Medicaid beneficiaries continue to transition to Medicare and Part D prescription drug coverage each day. As soon as they become eligible for Medicare, beneficiaries are randomly assigned to a Part D plan. The experience of today’s “transitioners” may differ from that of the initial cohort of our study, given subsequent program changes. The prevalence of utilization management requirements for psychiatric medications has increased among Medicare private drug plans (
14). However, in 2008 the Centers for Medicare and Medicaid Services implemented a grandfathering provision that applies to the protected drug classes (antipsychotics, anticonvulsants, and antidepressants). Plans may not implement prior-authorization or step therapy requirements intended to steer beneficiaries to a new medication if they were already taking a drug within that class at the time of enrollment (
5). Today, continuity and adequacy of pharmacotherapy for beneficiaries with bipolar I disorder who are transitioning to Part D coverage may be determined in large part by individuals’ treatment history while under Medicaid drug coverage.

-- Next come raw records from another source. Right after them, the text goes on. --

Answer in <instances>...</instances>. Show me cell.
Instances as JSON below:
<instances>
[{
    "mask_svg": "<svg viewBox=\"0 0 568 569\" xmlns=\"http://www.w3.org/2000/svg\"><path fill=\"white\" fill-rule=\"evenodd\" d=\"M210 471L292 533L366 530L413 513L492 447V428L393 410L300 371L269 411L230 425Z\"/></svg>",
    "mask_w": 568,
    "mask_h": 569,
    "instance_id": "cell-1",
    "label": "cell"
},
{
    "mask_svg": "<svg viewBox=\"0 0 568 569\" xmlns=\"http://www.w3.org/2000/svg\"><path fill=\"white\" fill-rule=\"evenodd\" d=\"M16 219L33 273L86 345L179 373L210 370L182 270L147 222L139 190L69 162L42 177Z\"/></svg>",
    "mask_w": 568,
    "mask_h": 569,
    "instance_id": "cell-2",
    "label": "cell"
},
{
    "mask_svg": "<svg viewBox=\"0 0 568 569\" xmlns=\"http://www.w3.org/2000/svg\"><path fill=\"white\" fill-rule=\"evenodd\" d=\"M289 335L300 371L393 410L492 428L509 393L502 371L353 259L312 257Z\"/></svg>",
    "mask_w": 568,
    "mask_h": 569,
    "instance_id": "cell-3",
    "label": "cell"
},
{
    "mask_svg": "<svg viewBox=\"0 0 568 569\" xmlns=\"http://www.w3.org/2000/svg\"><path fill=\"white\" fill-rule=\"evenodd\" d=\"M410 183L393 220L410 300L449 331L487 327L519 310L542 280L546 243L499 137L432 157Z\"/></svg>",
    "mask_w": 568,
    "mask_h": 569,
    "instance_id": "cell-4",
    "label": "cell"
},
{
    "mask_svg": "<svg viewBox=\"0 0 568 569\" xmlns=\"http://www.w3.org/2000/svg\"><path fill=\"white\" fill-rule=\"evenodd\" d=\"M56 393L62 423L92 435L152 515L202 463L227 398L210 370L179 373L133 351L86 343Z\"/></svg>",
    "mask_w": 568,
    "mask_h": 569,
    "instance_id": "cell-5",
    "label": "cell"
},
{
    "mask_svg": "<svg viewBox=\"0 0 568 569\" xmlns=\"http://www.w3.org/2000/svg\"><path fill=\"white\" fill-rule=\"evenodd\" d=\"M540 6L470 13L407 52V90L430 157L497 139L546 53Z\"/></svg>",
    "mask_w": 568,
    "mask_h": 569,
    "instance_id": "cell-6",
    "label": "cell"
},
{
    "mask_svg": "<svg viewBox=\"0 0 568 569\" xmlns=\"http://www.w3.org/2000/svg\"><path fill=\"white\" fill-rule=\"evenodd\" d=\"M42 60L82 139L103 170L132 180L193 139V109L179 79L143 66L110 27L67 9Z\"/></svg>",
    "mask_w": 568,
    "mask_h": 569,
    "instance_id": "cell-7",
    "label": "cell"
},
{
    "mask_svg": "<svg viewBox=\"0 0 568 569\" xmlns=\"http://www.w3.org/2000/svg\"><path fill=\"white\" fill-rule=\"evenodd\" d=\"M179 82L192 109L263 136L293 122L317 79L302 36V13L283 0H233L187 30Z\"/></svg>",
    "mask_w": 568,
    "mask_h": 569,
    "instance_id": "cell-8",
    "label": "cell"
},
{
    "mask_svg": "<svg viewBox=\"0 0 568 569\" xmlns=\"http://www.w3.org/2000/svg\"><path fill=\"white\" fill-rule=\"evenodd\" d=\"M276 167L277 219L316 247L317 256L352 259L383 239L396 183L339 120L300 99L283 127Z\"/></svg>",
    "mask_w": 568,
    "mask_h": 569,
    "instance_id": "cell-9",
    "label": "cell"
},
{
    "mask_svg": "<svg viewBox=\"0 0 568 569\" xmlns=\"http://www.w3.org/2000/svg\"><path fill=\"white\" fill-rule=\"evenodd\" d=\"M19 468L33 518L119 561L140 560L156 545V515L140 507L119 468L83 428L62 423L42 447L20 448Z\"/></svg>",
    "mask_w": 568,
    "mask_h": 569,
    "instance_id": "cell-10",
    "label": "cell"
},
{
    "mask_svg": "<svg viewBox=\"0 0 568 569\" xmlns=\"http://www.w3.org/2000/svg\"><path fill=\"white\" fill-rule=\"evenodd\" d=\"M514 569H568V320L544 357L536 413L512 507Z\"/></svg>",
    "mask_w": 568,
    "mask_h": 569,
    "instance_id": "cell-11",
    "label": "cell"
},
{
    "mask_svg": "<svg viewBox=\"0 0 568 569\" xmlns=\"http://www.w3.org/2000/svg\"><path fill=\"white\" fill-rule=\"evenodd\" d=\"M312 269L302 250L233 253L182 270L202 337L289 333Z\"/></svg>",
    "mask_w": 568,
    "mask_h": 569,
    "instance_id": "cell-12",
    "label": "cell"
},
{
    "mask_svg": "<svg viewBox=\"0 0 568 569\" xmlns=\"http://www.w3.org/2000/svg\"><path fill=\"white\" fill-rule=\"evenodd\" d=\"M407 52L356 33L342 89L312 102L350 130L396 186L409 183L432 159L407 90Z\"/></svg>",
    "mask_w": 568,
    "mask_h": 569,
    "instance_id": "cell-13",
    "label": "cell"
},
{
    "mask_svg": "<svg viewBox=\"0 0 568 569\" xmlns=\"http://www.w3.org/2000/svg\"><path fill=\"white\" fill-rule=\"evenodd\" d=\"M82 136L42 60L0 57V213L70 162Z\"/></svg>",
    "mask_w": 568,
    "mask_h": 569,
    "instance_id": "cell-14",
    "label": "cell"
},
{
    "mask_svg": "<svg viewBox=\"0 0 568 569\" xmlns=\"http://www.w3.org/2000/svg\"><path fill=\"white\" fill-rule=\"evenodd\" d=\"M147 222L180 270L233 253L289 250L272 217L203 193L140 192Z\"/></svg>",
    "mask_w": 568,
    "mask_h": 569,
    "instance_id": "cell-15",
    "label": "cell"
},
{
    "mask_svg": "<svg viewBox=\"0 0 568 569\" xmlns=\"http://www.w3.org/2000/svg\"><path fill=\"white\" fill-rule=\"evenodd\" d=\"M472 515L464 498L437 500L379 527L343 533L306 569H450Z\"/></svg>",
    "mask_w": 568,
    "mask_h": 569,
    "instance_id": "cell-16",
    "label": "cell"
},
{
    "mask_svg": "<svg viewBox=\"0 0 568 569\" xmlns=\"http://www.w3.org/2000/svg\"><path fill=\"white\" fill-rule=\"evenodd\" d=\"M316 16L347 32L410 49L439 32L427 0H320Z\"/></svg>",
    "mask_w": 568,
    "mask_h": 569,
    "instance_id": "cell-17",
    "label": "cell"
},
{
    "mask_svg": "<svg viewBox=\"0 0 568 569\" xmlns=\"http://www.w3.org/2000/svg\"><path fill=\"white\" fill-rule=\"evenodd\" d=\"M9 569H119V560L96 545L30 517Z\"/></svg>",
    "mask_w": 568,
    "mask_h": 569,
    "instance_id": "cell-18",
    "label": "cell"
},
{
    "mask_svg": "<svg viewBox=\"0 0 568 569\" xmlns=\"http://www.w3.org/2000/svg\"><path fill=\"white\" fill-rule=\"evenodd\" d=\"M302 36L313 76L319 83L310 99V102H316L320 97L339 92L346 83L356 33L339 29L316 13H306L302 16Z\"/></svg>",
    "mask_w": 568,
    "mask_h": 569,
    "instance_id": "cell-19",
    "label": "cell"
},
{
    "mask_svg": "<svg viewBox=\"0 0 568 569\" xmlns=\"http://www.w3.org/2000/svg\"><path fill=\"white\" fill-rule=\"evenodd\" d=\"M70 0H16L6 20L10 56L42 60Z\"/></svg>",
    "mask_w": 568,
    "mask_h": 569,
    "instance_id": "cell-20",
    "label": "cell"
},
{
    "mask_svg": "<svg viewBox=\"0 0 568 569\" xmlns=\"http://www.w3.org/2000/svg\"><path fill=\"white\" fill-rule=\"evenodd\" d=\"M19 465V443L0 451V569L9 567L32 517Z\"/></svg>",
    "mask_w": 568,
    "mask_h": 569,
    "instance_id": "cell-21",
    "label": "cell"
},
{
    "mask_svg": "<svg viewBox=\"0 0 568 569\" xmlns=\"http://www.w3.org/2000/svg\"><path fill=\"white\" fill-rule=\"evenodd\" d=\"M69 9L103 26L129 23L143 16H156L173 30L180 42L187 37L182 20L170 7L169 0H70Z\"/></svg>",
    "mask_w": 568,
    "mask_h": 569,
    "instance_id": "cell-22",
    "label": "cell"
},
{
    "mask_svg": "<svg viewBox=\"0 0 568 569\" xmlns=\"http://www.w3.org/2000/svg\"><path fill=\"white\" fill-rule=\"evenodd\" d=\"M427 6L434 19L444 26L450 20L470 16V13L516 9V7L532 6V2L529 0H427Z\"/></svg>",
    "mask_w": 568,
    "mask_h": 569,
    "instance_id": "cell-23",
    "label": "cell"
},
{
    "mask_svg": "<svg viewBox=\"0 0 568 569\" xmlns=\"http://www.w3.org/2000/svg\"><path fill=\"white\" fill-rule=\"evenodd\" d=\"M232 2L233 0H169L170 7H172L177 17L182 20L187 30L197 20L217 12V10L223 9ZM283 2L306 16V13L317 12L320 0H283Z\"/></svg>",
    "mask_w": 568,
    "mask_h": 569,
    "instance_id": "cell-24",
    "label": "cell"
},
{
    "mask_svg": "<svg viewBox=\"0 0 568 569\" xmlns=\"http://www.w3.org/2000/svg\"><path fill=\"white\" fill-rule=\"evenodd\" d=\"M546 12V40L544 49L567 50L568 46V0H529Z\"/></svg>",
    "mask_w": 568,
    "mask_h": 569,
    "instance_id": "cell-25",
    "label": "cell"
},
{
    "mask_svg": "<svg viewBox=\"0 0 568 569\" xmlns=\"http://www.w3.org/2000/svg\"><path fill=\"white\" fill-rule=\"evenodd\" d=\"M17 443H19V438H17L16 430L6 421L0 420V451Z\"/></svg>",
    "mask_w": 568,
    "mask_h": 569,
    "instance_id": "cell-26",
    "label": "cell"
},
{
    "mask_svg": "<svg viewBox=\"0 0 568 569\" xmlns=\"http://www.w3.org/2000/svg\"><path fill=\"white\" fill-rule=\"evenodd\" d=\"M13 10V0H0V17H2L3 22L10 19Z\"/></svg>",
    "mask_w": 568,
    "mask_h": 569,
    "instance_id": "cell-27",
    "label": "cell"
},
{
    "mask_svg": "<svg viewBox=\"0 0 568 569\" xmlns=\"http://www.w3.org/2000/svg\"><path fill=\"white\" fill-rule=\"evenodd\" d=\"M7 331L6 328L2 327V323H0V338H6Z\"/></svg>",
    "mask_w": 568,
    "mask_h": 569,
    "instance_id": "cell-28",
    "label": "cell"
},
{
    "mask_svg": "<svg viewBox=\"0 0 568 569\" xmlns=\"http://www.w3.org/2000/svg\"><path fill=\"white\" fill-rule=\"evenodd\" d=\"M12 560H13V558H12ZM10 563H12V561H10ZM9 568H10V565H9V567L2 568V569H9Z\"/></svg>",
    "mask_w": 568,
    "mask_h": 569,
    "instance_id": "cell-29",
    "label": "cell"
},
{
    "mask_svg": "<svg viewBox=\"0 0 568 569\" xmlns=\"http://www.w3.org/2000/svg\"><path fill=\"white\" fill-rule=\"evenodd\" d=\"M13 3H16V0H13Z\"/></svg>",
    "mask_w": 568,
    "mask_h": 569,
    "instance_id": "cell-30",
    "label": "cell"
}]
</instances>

This study aimed to make inferences to the nonelderly adult dual-beneficiary population with bipolar I disorder, who are individuals with various levels of severity, duration, and phase of illness. We required continuous enrollment, so our results may not generalize to less severely ill beneficiaries who exited the program. This research design allowed us to estimate the national average effect of the transition from Medicaid to Part D on study outcomes. We could not identify the mechanisms within this transition that accounted for the observed effects. Medicaid programs and Medicare prescription drug plans (PDPs) varied in their prescription drug coverage and management. Thus our results may mask differences across states (given variation in Medicaid programs) and within states (given variation in PDPs). Finally, our measures of guideline concordance may conceal questionable practices concerning quality of care (such as inappropriate polypharmacy) that are not discernible from claims data alone.
Conclusions
There was significant concern before the implementation of Part D regarding the potential effects of changing the drug coverage for dual beneficiaries with serious mental illness (
4). We found that the likelihood of receiving evidence-based pharmacotherapy for bipolar I disorder did not decline; however, the immediate rise in emergency department visits among a subgroup of beneficiaries after the transition requires further investigation.
Acknowledgments and disclosures
The authors gratefully acknowledge the following grant support: 1K01MH092338 from the National Institute of Mental Health; 1R01-HS018577-01 from the U.S. Agency for Healthcare Research and Quality (AHRQ), awarded to the Department of Population Medicine at Harvard Medical School and Harvard Pilgrim Health Care Institute where this study originated; a Robert Wood Johnson Foundation Investigator Award in Health Policy Research, awarded to Dr. Huskamp; 5R01AG032249 from the National Institute on Aging; and R01 MH084905 from AHRQ.
The authors report no competing interests.